Grundlage der Gestalttherapie ist eine ganzheitliche Art, das Wesen des Menschen zu erfassen. Dies hat Charlotte Selver in Deutschland schon in den 20er Jahren bei Elsa Gindler und Heinrich Jacoby gelernt. Gindler erforschte die körperliche Bewegung nicht mittels gymnastischer Übungen, sondern anhand der Gegebenheiten des täglichen Lebens. Sie arbeitete mit den Gesetzmäßigkeiten der Schwerkraft, dem festen Boden unter den Füßen, der Struktur und Funktionsweise des menschlichen Organismus und mit der menschlichen Natur.

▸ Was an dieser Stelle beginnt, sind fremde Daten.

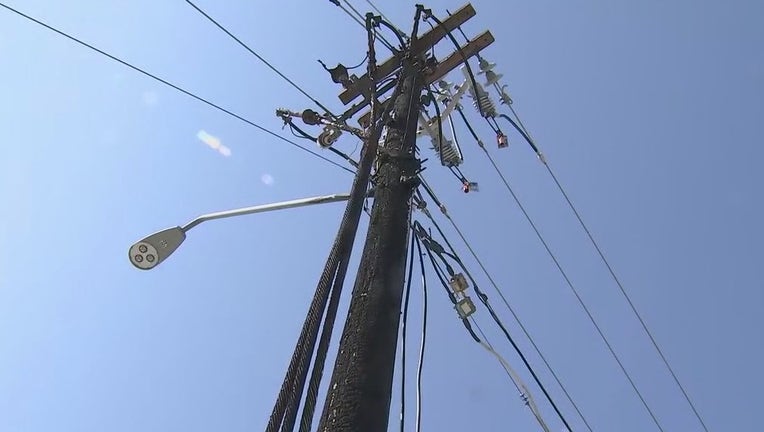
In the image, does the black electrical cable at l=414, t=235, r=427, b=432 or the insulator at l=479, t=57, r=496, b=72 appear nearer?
the black electrical cable at l=414, t=235, r=427, b=432

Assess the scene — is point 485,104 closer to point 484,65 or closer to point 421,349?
point 484,65

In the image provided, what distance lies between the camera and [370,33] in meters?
6.27

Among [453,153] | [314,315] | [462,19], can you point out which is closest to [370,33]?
[462,19]

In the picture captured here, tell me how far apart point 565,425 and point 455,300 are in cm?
173

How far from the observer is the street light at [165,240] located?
4777 mm

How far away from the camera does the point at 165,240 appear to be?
15.9 ft

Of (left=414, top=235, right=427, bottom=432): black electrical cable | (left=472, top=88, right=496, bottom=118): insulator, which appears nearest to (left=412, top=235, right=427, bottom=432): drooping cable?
(left=414, top=235, right=427, bottom=432): black electrical cable

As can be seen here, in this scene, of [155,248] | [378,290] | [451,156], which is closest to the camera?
[378,290]

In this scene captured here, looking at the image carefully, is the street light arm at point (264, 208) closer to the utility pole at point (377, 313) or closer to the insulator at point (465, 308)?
the utility pole at point (377, 313)

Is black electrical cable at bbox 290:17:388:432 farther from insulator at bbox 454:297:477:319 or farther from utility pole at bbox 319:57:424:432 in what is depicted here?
insulator at bbox 454:297:477:319

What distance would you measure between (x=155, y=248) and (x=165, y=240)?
0.31 feet

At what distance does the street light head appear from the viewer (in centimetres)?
477

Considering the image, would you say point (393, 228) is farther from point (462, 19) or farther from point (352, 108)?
point (462, 19)

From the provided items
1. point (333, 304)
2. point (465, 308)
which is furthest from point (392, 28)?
point (333, 304)
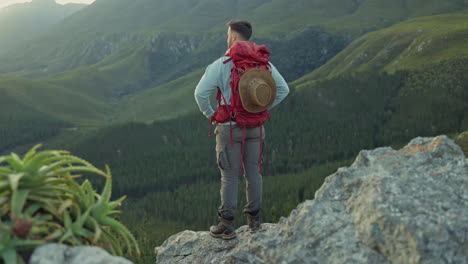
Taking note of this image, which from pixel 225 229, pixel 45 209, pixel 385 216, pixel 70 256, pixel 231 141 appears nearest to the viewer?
pixel 70 256

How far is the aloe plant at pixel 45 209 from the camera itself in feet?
16.7

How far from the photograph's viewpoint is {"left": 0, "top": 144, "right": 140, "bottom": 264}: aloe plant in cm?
509

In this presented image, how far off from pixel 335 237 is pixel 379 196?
3.30 ft

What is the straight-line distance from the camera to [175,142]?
99.6 meters

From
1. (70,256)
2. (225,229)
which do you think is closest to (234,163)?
(225,229)

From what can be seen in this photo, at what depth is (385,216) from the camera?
19.6ft

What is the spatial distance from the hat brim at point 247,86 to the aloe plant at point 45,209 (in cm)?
423

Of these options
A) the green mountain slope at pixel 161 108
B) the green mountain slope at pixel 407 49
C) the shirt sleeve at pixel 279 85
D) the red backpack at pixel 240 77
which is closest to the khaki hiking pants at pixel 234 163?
the red backpack at pixel 240 77

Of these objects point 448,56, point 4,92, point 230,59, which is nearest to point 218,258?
point 230,59

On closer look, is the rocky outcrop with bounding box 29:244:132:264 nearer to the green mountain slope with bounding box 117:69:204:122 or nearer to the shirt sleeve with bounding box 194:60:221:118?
the shirt sleeve with bounding box 194:60:221:118

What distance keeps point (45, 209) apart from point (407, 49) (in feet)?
416

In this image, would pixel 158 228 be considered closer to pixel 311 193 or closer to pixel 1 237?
pixel 311 193

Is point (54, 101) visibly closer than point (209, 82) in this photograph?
No

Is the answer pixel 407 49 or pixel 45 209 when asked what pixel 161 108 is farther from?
pixel 45 209
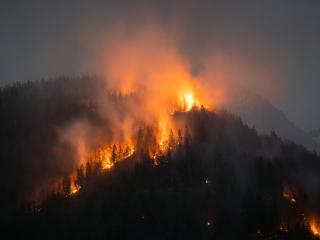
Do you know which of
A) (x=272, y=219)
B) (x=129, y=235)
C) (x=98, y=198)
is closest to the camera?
(x=129, y=235)

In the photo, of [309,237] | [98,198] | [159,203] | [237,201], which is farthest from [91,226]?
[309,237]

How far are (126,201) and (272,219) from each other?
6167 cm

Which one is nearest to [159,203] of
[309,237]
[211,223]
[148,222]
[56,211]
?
[148,222]

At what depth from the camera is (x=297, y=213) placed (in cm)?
19350

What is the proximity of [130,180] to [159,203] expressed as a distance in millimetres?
22841

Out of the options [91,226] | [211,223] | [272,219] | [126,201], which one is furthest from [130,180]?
[272,219]

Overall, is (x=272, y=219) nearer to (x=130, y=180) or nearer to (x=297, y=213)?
(x=297, y=213)

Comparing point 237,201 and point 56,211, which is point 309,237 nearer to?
point 237,201

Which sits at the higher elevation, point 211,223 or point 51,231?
point 211,223

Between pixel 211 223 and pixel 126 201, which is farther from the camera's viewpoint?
pixel 126 201

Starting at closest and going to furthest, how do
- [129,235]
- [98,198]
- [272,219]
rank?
[129,235], [272,219], [98,198]

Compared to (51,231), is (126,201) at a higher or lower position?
higher

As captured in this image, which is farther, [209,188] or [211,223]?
[209,188]

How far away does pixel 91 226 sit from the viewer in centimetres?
17850
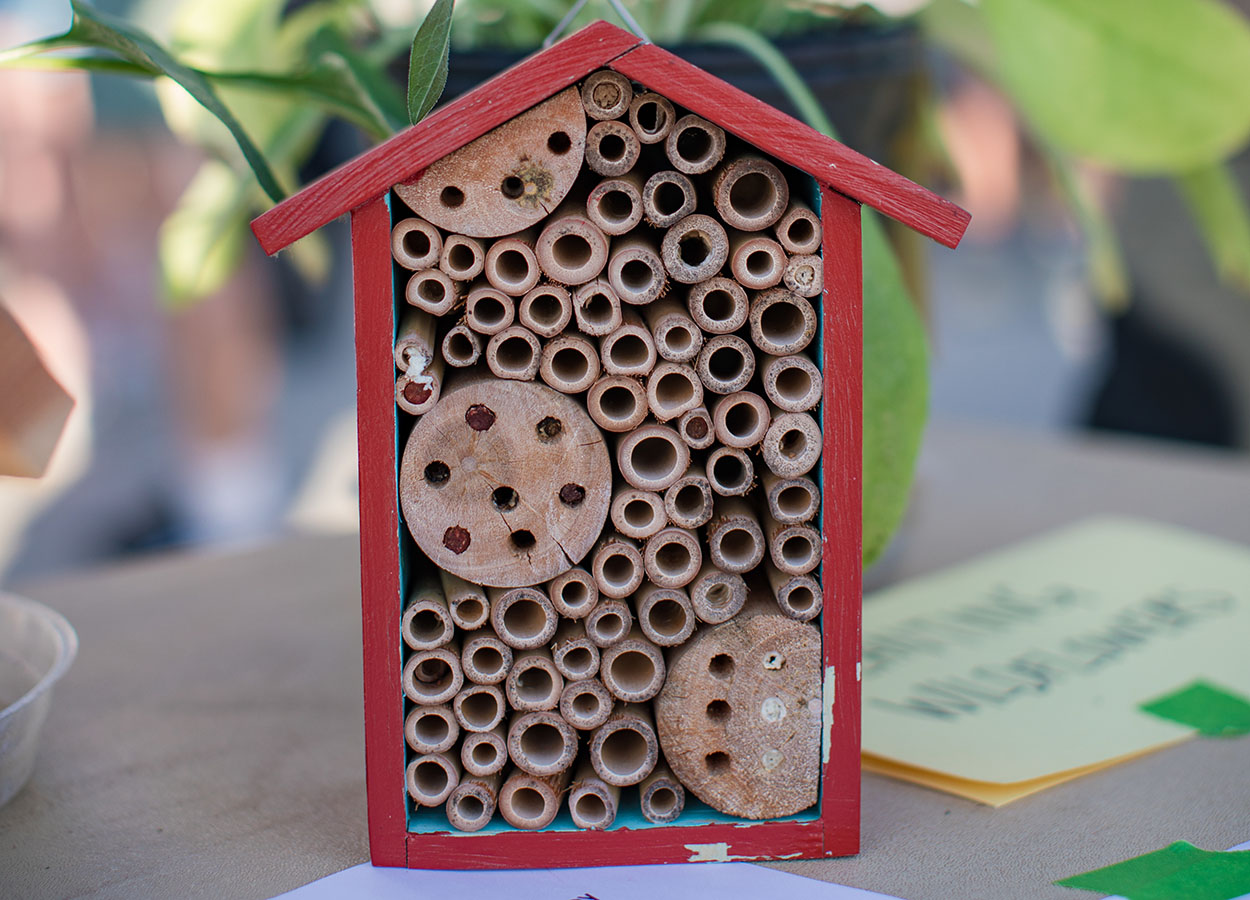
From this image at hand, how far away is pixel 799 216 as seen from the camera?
0.31 m

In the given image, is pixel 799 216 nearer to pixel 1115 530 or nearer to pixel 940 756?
pixel 940 756

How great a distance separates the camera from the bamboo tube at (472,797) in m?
0.32

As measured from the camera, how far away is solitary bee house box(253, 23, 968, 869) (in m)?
0.30

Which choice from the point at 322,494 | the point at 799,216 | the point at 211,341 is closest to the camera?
the point at 799,216

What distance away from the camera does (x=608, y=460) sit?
1.03 ft

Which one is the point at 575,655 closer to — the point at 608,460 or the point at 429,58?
the point at 608,460

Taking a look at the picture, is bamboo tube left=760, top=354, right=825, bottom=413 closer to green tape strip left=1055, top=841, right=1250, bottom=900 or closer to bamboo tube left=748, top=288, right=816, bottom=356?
bamboo tube left=748, top=288, right=816, bottom=356

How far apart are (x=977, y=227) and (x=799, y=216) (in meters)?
2.65

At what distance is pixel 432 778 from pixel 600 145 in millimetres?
188

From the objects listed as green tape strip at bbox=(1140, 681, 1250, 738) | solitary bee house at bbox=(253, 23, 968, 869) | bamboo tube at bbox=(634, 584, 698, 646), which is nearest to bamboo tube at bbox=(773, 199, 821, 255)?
solitary bee house at bbox=(253, 23, 968, 869)

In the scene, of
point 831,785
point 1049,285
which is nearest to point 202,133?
point 831,785

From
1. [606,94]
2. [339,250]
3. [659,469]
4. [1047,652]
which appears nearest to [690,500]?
[659,469]

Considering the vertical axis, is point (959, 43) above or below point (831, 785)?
above

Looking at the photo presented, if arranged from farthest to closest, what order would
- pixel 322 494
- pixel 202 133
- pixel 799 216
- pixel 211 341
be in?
1. pixel 211 341
2. pixel 322 494
3. pixel 202 133
4. pixel 799 216
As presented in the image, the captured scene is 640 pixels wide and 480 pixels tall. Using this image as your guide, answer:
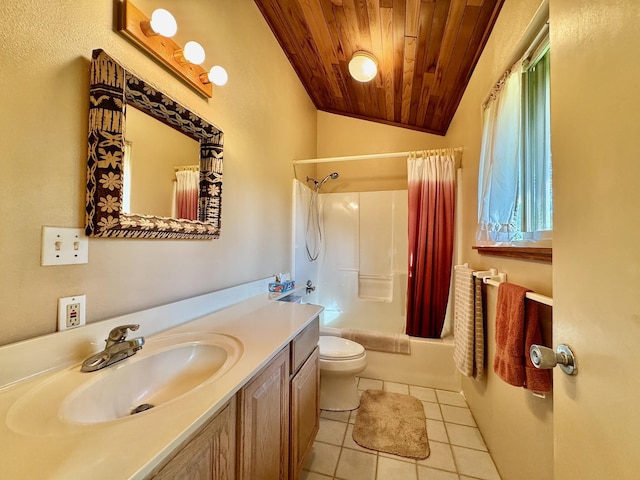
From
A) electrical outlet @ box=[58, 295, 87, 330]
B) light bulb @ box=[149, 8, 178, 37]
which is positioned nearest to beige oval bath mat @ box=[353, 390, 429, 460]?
electrical outlet @ box=[58, 295, 87, 330]

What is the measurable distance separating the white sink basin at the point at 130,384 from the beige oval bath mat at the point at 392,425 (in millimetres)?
1193

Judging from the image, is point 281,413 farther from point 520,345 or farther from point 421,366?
point 421,366

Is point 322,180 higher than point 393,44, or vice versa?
point 393,44

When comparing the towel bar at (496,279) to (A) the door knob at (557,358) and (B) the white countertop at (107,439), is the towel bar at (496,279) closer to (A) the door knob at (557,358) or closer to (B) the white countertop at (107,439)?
(A) the door knob at (557,358)

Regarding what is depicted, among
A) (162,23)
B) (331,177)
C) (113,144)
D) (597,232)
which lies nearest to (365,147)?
(331,177)

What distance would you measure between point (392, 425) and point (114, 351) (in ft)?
5.53

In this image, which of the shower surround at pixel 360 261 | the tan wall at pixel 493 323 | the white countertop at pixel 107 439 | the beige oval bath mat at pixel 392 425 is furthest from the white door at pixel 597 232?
the shower surround at pixel 360 261

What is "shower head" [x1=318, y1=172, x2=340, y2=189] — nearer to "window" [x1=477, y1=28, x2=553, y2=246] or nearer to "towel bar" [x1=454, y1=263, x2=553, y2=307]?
"window" [x1=477, y1=28, x2=553, y2=246]

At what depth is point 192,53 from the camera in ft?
3.58

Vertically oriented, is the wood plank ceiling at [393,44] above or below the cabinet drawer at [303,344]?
above

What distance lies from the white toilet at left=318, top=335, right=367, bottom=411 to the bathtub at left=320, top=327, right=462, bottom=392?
40 cm

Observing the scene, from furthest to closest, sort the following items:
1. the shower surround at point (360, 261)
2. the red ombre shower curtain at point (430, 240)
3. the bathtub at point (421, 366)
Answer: the shower surround at point (360, 261) < the red ombre shower curtain at point (430, 240) < the bathtub at point (421, 366)

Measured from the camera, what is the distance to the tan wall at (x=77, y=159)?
0.66 meters

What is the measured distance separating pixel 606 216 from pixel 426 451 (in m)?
1.62
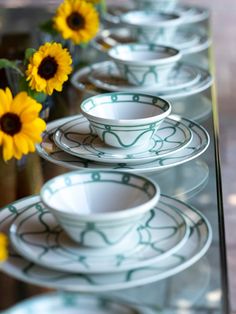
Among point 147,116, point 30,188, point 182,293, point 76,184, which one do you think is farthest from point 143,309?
point 147,116

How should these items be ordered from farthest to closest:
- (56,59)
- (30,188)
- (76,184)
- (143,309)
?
1. (56,59)
2. (30,188)
3. (76,184)
4. (143,309)

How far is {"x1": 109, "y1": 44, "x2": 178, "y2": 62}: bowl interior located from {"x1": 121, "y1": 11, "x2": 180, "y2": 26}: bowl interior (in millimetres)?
342

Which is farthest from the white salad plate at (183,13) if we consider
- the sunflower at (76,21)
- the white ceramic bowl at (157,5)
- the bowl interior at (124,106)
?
the bowl interior at (124,106)

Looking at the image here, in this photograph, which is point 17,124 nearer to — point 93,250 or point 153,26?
point 93,250

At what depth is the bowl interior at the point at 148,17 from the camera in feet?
5.81

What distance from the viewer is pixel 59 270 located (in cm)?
74

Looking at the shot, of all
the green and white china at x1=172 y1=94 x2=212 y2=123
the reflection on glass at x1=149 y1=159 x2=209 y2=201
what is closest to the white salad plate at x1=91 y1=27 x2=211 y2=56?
the green and white china at x1=172 y1=94 x2=212 y2=123

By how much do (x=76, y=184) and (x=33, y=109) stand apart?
126mm

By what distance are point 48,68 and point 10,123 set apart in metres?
0.21

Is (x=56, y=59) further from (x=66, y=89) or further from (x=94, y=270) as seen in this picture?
(x=94, y=270)

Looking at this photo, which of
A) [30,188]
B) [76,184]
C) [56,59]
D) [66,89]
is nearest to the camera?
[76,184]

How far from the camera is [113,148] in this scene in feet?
3.38

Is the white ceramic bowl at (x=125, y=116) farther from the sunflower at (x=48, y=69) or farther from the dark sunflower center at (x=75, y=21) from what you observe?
the dark sunflower center at (x=75, y=21)

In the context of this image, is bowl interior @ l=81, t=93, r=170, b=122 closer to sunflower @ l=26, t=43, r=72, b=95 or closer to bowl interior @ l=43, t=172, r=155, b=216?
sunflower @ l=26, t=43, r=72, b=95
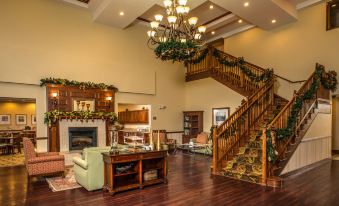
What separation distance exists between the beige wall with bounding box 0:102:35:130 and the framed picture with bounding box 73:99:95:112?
7.59 metres

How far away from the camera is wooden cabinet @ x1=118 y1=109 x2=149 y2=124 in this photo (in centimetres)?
1209

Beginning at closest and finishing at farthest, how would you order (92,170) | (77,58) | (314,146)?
1. (92,170)
2. (314,146)
3. (77,58)

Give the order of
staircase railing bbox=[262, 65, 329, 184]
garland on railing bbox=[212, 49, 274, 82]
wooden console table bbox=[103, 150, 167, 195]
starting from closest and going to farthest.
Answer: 1. wooden console table bbox=[103, 150, 167, 195]
2. staircase railing bbox=[262, 65, 329, 184]
3. garland on railing bbox=[212, 49, 274, 82]

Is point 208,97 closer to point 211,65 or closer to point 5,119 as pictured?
point 211,65

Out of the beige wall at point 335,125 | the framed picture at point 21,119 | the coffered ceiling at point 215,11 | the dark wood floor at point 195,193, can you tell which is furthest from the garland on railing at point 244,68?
the framed picture at point 21,119

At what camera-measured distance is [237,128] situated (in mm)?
6742

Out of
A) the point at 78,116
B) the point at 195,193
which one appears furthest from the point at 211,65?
the point at 195,193

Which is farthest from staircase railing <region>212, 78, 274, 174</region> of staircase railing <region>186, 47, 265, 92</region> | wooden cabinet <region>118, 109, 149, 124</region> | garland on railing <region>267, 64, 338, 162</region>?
wooden cabinet <region>118, 109, 149, 124</region>

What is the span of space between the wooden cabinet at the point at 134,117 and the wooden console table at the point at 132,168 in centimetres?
645

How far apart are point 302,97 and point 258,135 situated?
1606 millimetres

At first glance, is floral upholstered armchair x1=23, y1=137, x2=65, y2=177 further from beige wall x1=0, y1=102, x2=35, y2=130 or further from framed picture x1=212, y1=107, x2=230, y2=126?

Jacoby brachte Menschen, die nie musiziert oder gezeichnet hatten in kürzester Zeit dazu, sich musikalisch und künstlerisch ausdrücken zu können. Er vertrat die Überzeugung, dass jeder Mensch mit diesen Fähigkeiten auf die Welt käme. Im Mittelpunkt seiner Arbeit stand eine sinnvolle Pädagogik wie auch die Nachentfaltung im erwachsenen Alter. Ihnen gemeinsam war das Interesse daran, das Ursprüngliche wieder walten zu lassen. Sich keinen ästhetischen, methodischen oder sozialen Normen unterzuordnen, die den Menschen bis hin zu gesundheitlichen Schäden beeinträchtigen können. Es ist schwierig diese Arbeit jemandem zu beschreiben, der sie nie erlebt hat, da all die Tätigkeiten, mit denen wir arbeiten, uns seit der frühesten Kindheit vertraut sind: liegen, sitzen, gehen und stehen. Charles Brooks, der Mann von Charlotte Selver, betont, dass dazu Stoffwechsel, Atmung, Kreislauf, etc. und Geist gehören. In anderen Worten, „die Bewegung des Lebens“; die Ursprünge von Beziehung. Charlotte Selver ist, wie viele andere, in die U.S.A. aus-gewandert. Dort prägte sie den Namen „Sensory Awareness“ und mit ihrer Arbeit wesentlich auch die humanistische Psychotherapie.

Termine
24. bis 26. September 2021

Teilnahmegebühr
330,00 Euro bei Buchung der 4-teiligen Reihe
380,00 Euro bei Einzelbuchung

Tagungsort
München

Trainerin
Peggy Zeitler
US-Amerikanerin, lebt seit 1967 in München und hat dort eine eigene Praxis für Sensory Awareness. In ihrer Arbeit spürt man den Einfluss des Östlichen (China, Indien, Japan) wie der Gestalttherapie. Durch die Bewegungen und Tätigkeiten des Alltags rückt man in die Gegenwart und erfährt die Realität unmittelbarer.